# adding a center brace to a 125 gallon?



## Trevor (Jul 6, 2007)

Hi, 

I recently bought a secondhand 125 gallon that is the old style without a center brace. I have two 36" glass tops for it but no way to hold them up. Any ideas on how to add a brace? I don't think it needs it for support (it doesn't appear to bow at all), just to hold the glass top and lights from falling into the tank...

Thanks!


----------



## gforster (Jul 30, 2006)

If it doesn't need it for support, visit your local glass company. Get a strip as long as the depth of your tank and about 4 inches wide. Most glass shops have scraps that size laying around as extras. You could get them really cheap or even free. Set that strip down in the center and place your glass tops on - bam, you're done.


----------



## Trevor (Jul 6, 2007)

Good idea - thanks. One concern is that then the glass top will not sit properly in the groove on that side but in looking at the tank I think the groove is deep enough that it won't be a problem. I am not sure if that makes sense. I messed around with putting a brace in below the ridge that runs around the inside of the tank, but I think it would be too weak to support much. Anyway, I will give your solution a try and see how it looks. 

Thanks!


----------



## ingg (Apr 8, 2007)

You could also use a solid plastic piece, and rout it.

rout the to small ends that sit on the front and back of the tank on the bottom slightly,

then rout the top of the long ends all the way along.

This would make the flush channels you are after - I just don't know where to find the material. Was going to suggest plexiglass, but it will deform over time...


----------



## Trevor (Jul 6, 2007)

Ah, also a good idea. I had thought about doing that with a piece of oak, too. No access to a router though. I also thought about taking a few pieces of plateglass of the appropriate size and gluing them together in the same shape that would be accomplished by routing as you described. Hmmm...

Thanks!


----------



## blacksmith37 (Oct 10, 2006)

DATASET CONTENT>
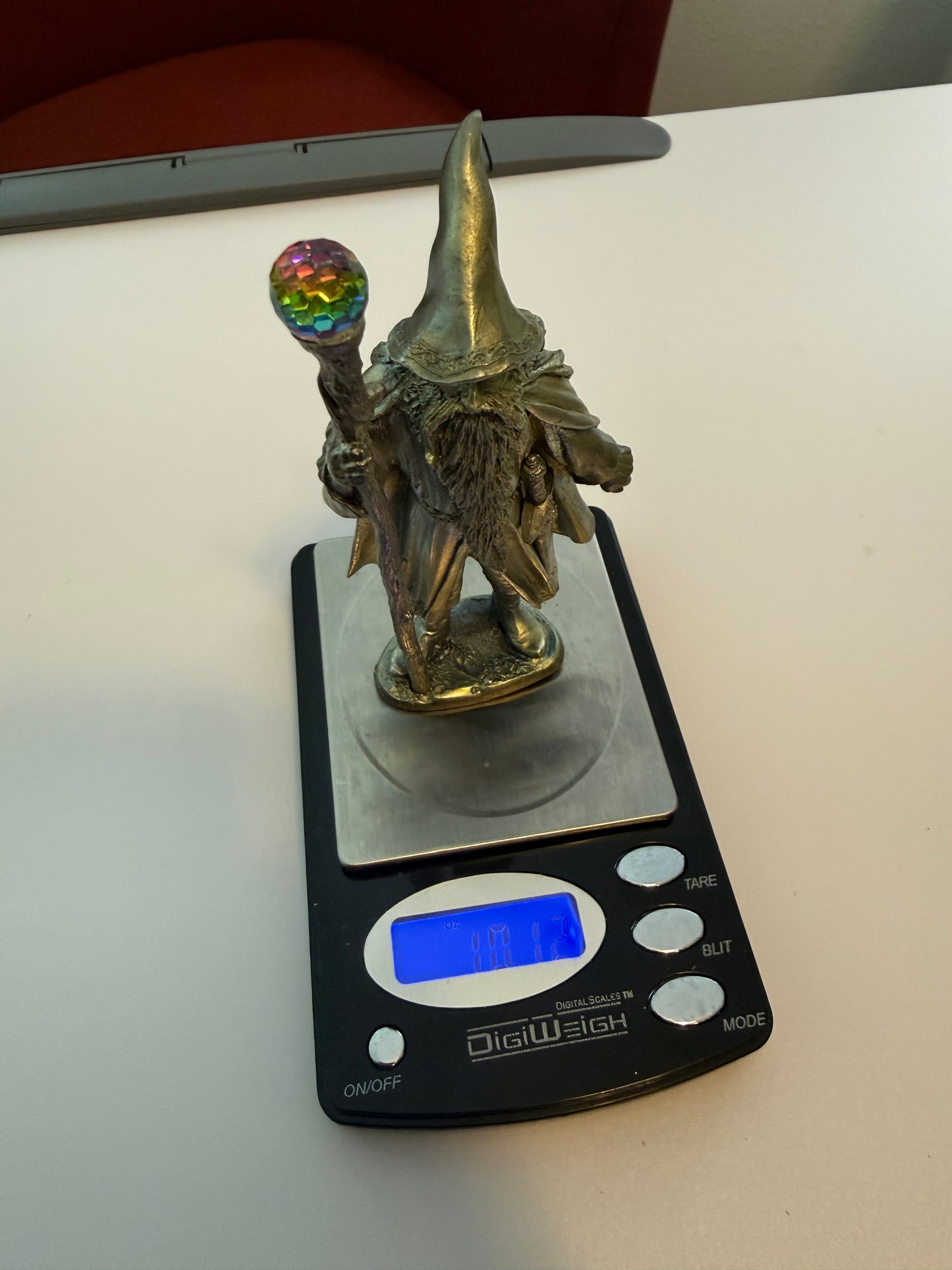 Vintage 1978 Perth Pewter Superior Models Wizard Figurine w/ Crystal Staff & Sword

WORK REQUEST> Continue the forum thread about adding a center brace to a 125-gallon tank from the point where it stops.

ANSWER FOR THE TASK>
I would sure feel better with a centerbrace; I am conservative and have added braces to a few cheap 55s that didn't originally have one. I just measured the bow in my 125 that has a factory center brace about 12" long; it is very small ,no more than 0.020". 
Using only intuition . I would not like to see any more than a 0.050" bow in a 6' long tank (measure with a 6' level would be best, I fudged with a 4' level).


----------



## rs79 (Dec 7, 2004)

I inherited a 40 year old 40L tank and added three braces - one at each end and one in the middle. Not for strength - keep in mind it had been in service for 40 years, but to make covers and lights easier to handle. I simply cut the thickest glass I could find in the barn (3/16 I think, or 3mm - something like that - you NEVER want thin glass there, ask me how I know) to the EXACT width of the tank. Then you test fit them. If they're not a perfect fit throw it away and cut again.

When you get it right glop them up with silicone, pull the tank apart a bit - it WILL flex - then put the brace into place. I used a stack of books to keep the thing in place until the silicone set. Without them it will creep down.

I was imparient and used white silicone. It I wasn't an idiot I'd have waited a day and got some clear stuff.

Pics here:

http://images.aquaria.net/tanks/rjs/40L/2005/Apr/

I had to trim away the excess silicone as I was pretty messy about it. But that wasn't really a big deal to do.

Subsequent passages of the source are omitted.